**TASK BRIEF:** Your answer should hold the data exactly as given, minus any picture.

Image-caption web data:
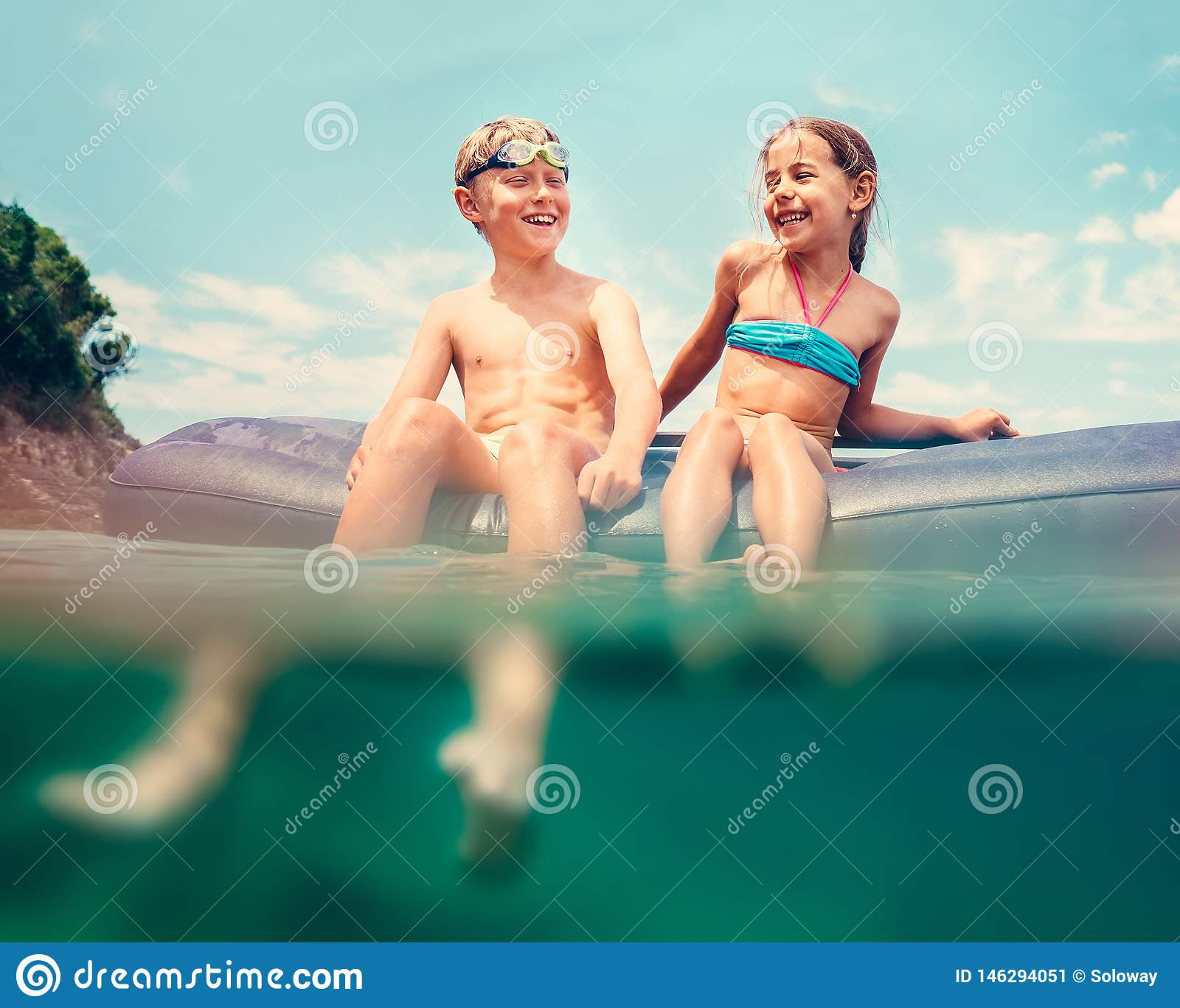 Sister and brother sitting on inflatable mattress and enjoying the sea water, cheerfully laughing when swim in the sea. Careless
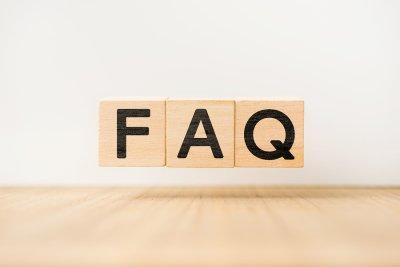 wooden scrabble letters spelling FAQ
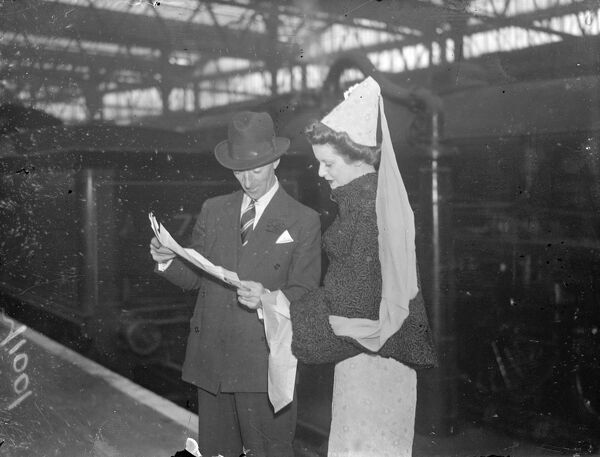 Medieval hat fashion.  Miss M Peters in an attractive hat fashion of 'mediaeval'style at Waterloo station, London, when passengers left on the 'Queen Mary'boat train for America.  10 November 1937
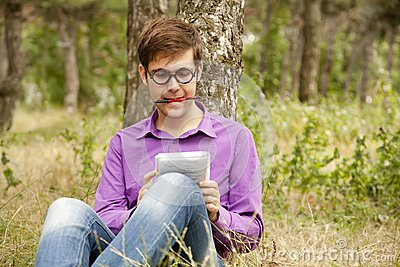 Funny men with glasses doing homework at the park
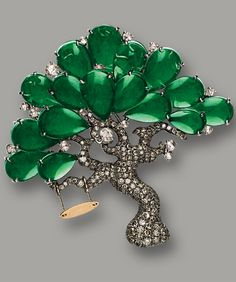 JADEITE AND DIAMOND 'TREE' BROOCH Designed as a tree, the brooch set with pear-shaped jadeites of translucent emerald green colour, decorated with rose- and brilliant-cut diamonds together weighing approximately 3.00 carats, mounted in 18 karat white and pink gold, with pendant fitting. Jadeites approximately 12.35 x 7.83 x 1.70mm to 9.28 x 6.30 x 1.65mm.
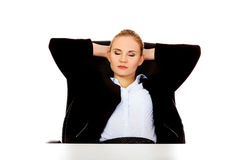 Happy business woman relaxing in office Stock Image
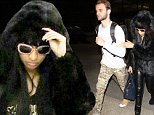 Nicki Minaj was spotted at LAX, back in LA after hosting and winning big at the MTV European Music Awards.  The star was wearing a huge black fur coat, with shades, on November 10, 2014 X17online.com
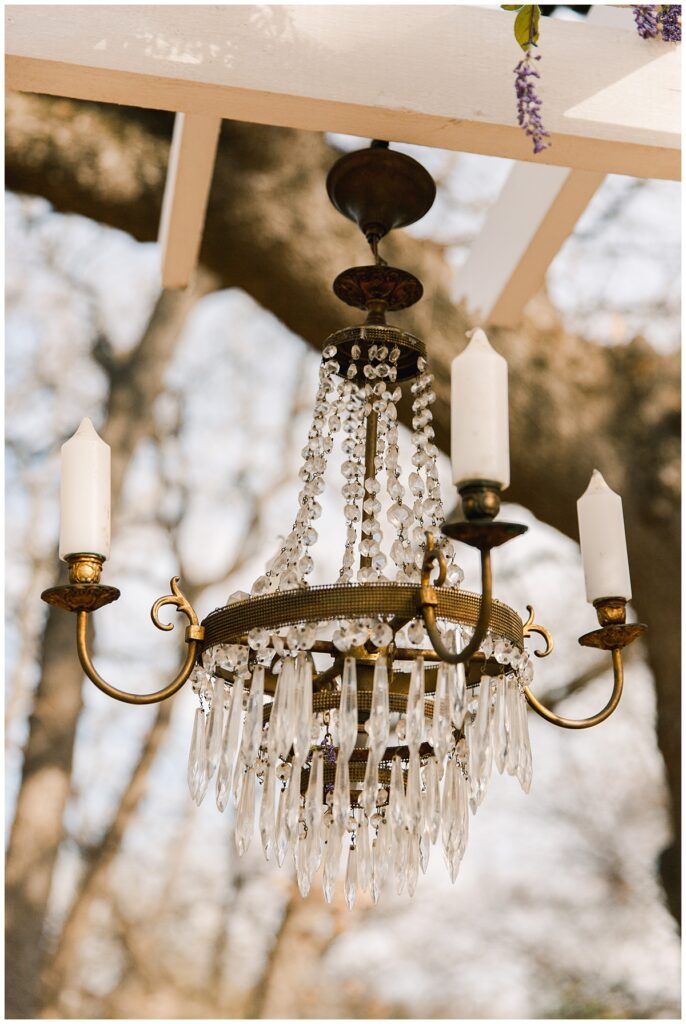 Wedding chandelier for ceremony for outdoor Texas styled wedding at Fort Worth Country Memorial Wedding Venue photographed by Dallas wedding photographer Jenny Bui of Picture Bouquet Studio.
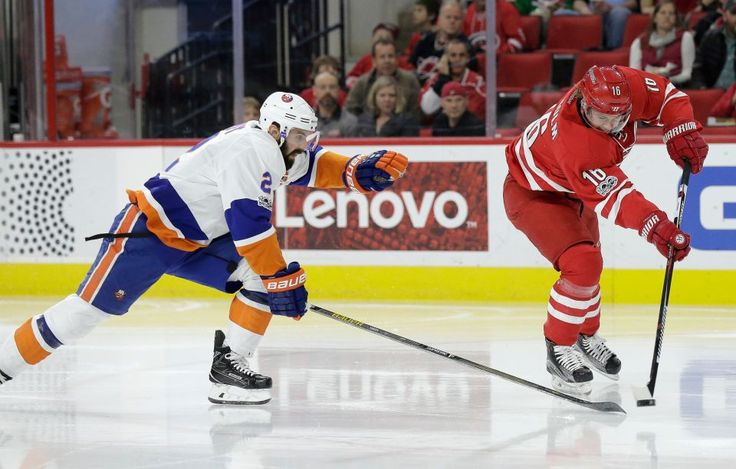 Carolina Hurricanes' Elias Lindholm (16), of Sweden, shoots as New York Islanders' Nick Leddy (2) defends during the second period of an NHL hockey game in Raleigh, N.C., Tuesday, March 14, 2017. Lindholm scored on the play.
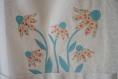 Tablier xxl, en toile de coton écru de qualité avec appliqué de fleur.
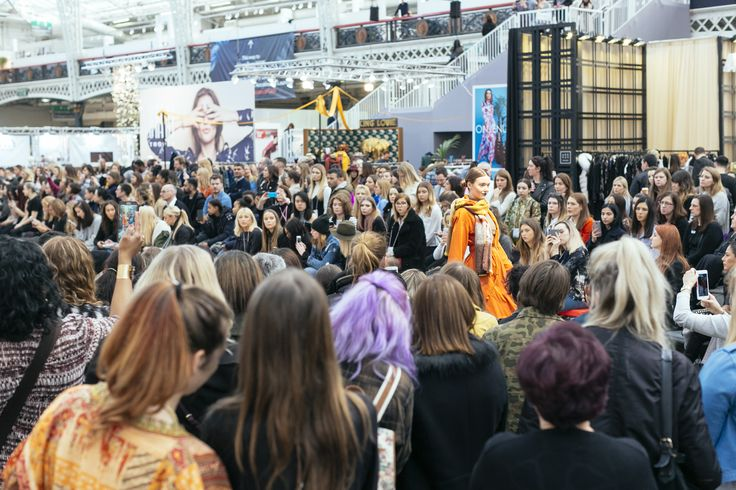 Huge crowds gathered to watch the fashion shows, across both the Main Stage and Spirit Stage catwalks. Here one model walks the runway showcasing an orange coat and scarf, as the audience watch on and capture the look on their phones and cameras.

**RESPONSE:**
 Sister and brother sitting on inflatable mattress and enjoying the sea water, cheerfully laughing when swim in the sea. Careless
 wooden scrabble letters spelling FAQ
 Medieval hat fashion.  Miss M Peters in an attractive hat fashion of 'mediaeval'style at Waterloo station, London, when passengers left on the 'Queen Mary'boat train for America.  10 November 1937
 Funny men with glasses doing homework at the park
 JADEITE AND DIAMOND 'TREE' BROOCH Designed as a tree, the brooch set with pear-shaped jadeites of translucent emerald green colour, decorated with rose- and brilliant-cut diamonds together weighing approximately 3.00 carats, mounted in 18 karat white and pink gold, with pendant fitting. Jadeites approximately 12.35 x 7.83 x 1.70mm to 9.28 x 6.30 x 1.65mm.
 Happy business woman relaxing in office Stock Image
 Nicki Minaj was spotted at LAX, back in LA after hosting and winning big at the MTV European Music Awards.  The star was wearing a huge black fur coat, with shades, on November 10, 2014 X17online.com
 Wedding chandelier for ceremony for outdoor Texas styled wedding at Fort Worth Country Memorial Wedding Venue photographed by Dallas wedding photographer Jenny Bui of Picture Bouquet Studio.
 Carolina Hurricanes' Elias Lindholm (16), of Sweden, shoots as New York Islanders' Nick Leddy (2) defends during the second period of an NHL hockey game in Raleigh, N.C., Tuesday, March 14, 2017. Lindholm scored on the play.
 Tablier xxl, en toile de coton écru de qualité avec appliqué de fleur.
 Huge crowds gathered to watch the fashion shows, across both the Main Stage and Spirit Stage catwalks. Here one model walks the runway showcasing an orange coat and scarf, as the audience watch on and capture the look on their phones and cameras.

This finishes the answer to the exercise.